**Records from a spatial question set**.
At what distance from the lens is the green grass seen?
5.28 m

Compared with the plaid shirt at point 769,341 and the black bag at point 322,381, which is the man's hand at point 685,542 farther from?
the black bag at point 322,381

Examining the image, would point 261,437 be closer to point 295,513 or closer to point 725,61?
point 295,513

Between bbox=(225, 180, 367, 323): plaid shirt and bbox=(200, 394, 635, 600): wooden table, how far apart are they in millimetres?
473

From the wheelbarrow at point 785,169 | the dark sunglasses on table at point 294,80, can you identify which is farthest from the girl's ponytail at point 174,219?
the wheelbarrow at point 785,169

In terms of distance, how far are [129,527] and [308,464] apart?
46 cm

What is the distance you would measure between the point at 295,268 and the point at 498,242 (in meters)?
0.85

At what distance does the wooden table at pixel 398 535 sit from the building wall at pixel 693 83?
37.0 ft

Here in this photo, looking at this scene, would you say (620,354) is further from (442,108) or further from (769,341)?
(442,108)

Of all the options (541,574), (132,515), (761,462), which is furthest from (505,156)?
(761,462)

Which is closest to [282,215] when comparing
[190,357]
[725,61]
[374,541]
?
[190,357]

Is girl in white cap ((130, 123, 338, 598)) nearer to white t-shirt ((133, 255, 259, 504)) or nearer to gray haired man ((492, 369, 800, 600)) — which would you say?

**AIM OF THE EXERCISE**.
Copy out every record above word for word, keeping each line as it appears.

**PROBLEM SOLUTION**.
At what distance from the lens is the green grass seen?
5.28 m

Compared with the plaid shirt at point 769,341 and the black bag at point 322,381, which is the man's hand at point 685,542 farther from?
the black bag at point 322,381

Examining the image, would point 261,437 be closer to point 295,513 or closer to point 725,61?
point 295,513

Between bbox=(225, 180, 367, 323): plaid shirt and bbox=(200, 394, 635, 600): wooden table, how far apart are they in millimetres?
473

From the wheelbarrow at point 785,169 | the dark sunglasses on table at point 294,80, can you identify which is farthest from the girl's ponytail at point 174,219?
the wheelbarrow at point 785,169

In terms of distance, how far are [129,527] and [308,464] apart?
46 cm

What is the distance you would measure between the point at 295,268 and the point at 498,242 (in meters)?
0.85

At what distance does the wooden table at pixel 398 535 sit from the building wall at pixel 693 83?
37.0 ft

Here in this photo, looking at this scene, would you say (620,354) is further from (442,108) or further from (769,341)?
(442,108)

Of all the options (541,574), (132,515), (761,462), which is furthest from (505,156)?
(761,462)

Which is closest to [282,215] when comparing
[190,357]
[725,61]
[374,541]
?
[190,357]

Is girl in white cap ((130, 123, 338, 598)) nearer to white t-shirt ((133, 255, 259, 504)) or nearer to gray haired man ((492, 369, 800, 600)) — which would you say?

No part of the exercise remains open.